ALBERTA: Just -- people have known as always playing the angles and kind of has this cloak and dagger view of politics. And so that makes him a very unreliable person to have at the --

SCIUTTO: Yes --

ALBERTA: Center of the international crisis surrounding the president's health.

SCIUTTO: Yes, I mean, it sounds like you're saying he doesn't have a reputation for being trustworthy.

ALBERTA: In so many words, yes.

SCIUTTO: All right, there you have it.

HARLOW: Tim Alberta, thank you. I think every -- well, I know every single American deserves clarity, honesty, facts right now. Thanks, Tim, appreciate the reporting. New York City is now preparing to shut down some o its neighborhoods again. Why? Because of the growing number of COVID outbreaks in some neighborhoods in Brooklyn and in Queens. We'll get live reports ahead.

SCIUTTO: And we're moments away from the opening bell on Wall Street. Right now, all three indices show a likely rise at the start of trading as doctors suggest the president could be discharged from Walter Reed today.

What that means about his actual state of health, still an open question.

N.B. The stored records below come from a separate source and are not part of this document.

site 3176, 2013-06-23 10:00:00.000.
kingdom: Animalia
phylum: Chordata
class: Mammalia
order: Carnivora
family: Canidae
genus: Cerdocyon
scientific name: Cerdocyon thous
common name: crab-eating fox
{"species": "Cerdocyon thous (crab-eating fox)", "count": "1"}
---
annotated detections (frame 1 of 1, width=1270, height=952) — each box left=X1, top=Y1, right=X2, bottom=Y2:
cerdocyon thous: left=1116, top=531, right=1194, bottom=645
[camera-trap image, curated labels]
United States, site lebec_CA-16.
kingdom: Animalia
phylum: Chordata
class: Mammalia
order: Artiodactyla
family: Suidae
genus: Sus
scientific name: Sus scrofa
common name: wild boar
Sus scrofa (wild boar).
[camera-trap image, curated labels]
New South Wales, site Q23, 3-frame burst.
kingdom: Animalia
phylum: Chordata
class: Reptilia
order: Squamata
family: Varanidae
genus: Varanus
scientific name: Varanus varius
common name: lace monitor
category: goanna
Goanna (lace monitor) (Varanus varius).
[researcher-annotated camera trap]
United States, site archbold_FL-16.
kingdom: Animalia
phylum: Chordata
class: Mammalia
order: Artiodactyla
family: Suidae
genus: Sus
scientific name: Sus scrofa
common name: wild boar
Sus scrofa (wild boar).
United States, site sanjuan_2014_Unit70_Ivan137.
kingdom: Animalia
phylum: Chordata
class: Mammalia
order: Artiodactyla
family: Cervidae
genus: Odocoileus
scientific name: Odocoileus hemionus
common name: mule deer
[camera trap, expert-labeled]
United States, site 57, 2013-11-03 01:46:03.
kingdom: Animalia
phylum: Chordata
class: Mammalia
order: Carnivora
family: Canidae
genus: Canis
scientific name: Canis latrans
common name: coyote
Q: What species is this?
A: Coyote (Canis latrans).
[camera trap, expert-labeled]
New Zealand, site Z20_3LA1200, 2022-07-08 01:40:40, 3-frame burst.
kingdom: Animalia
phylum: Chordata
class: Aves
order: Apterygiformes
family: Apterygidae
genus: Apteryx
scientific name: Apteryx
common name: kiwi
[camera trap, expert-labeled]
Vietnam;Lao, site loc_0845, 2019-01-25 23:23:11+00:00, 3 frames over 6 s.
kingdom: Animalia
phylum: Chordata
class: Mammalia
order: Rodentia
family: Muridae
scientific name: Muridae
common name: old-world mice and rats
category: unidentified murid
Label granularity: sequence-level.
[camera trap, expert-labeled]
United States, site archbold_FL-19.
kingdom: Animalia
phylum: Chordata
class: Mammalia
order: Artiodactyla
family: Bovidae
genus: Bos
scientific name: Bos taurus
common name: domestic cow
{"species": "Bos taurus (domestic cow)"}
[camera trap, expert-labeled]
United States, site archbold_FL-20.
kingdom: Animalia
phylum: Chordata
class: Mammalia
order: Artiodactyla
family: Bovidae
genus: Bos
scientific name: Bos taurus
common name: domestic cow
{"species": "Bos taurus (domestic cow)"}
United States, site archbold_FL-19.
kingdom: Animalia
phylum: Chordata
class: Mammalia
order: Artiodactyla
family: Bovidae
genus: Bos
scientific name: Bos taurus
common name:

We'll know over the next several hours. Investors also hoping for a new stimulus package despite an apparent lack of progress, stocks around the globe fell Friday after the president said he was infected with the coronavirus.

(COMMERCIAL BREAK)

[09:25:00]

HARLOW: Well, health officials in the state of Wisconsin say the state is nearing a crisis.

SCIUTTO: A surge of new COVID-19 infections is causing both a frightening jump in hospitalizations and sadly deaths. CNN's Adrienne Broaddus, she has more on this. First of all, Adrienne, welcome to the network. It's great to have you on the team.

ADRIENNE BROADDUS, CNN CORRESPONDENT: Pleasure to be here and pleasure to share the news about what's happening, but the news out of Wisconsin this morning is somewhat grim. As we enter the second full week of October, Wisconsin is bracing for a beginning they hope they would never see.

Over the weekend, an explosion of new COVID cases. Saturday, more than 2,000 new cases. On Sunday, more than 1,800 new cases, and with Saturday and Sunday combined, about 24 new deaths.

That's all according to the state health department in Wisconsin. The explosion of cases we are seeing in Brown County -- keep in mind, the president was supposed to hold two rallies in Wisconsin over the weekend. That was before he tested positive for COVID-19. Those rallies were planned for La Crosse and Green Bay.

Now, at the last minute, the Trump administration did change the location from La Crosse to Janesville. The Trump administration said they changed that location due to a leasing issue. But that change came after Governor Evers pleaded or requested for a cancellation of that La Crosse rally. La Crosse is in Brown County where we are seeing a lot of these cases.

Janesville is in Rock County where the cases aren't as high there. Keep in mind, about 80 percent of people in Wisconsin who are diagnosed with COVID recover, but the recovery for some of them comes with long-lasting implications. CNN spoke with a woman who says she is now testing negative for COVID, but she still has some lingering effects. The hope is that this trend will not continue upward.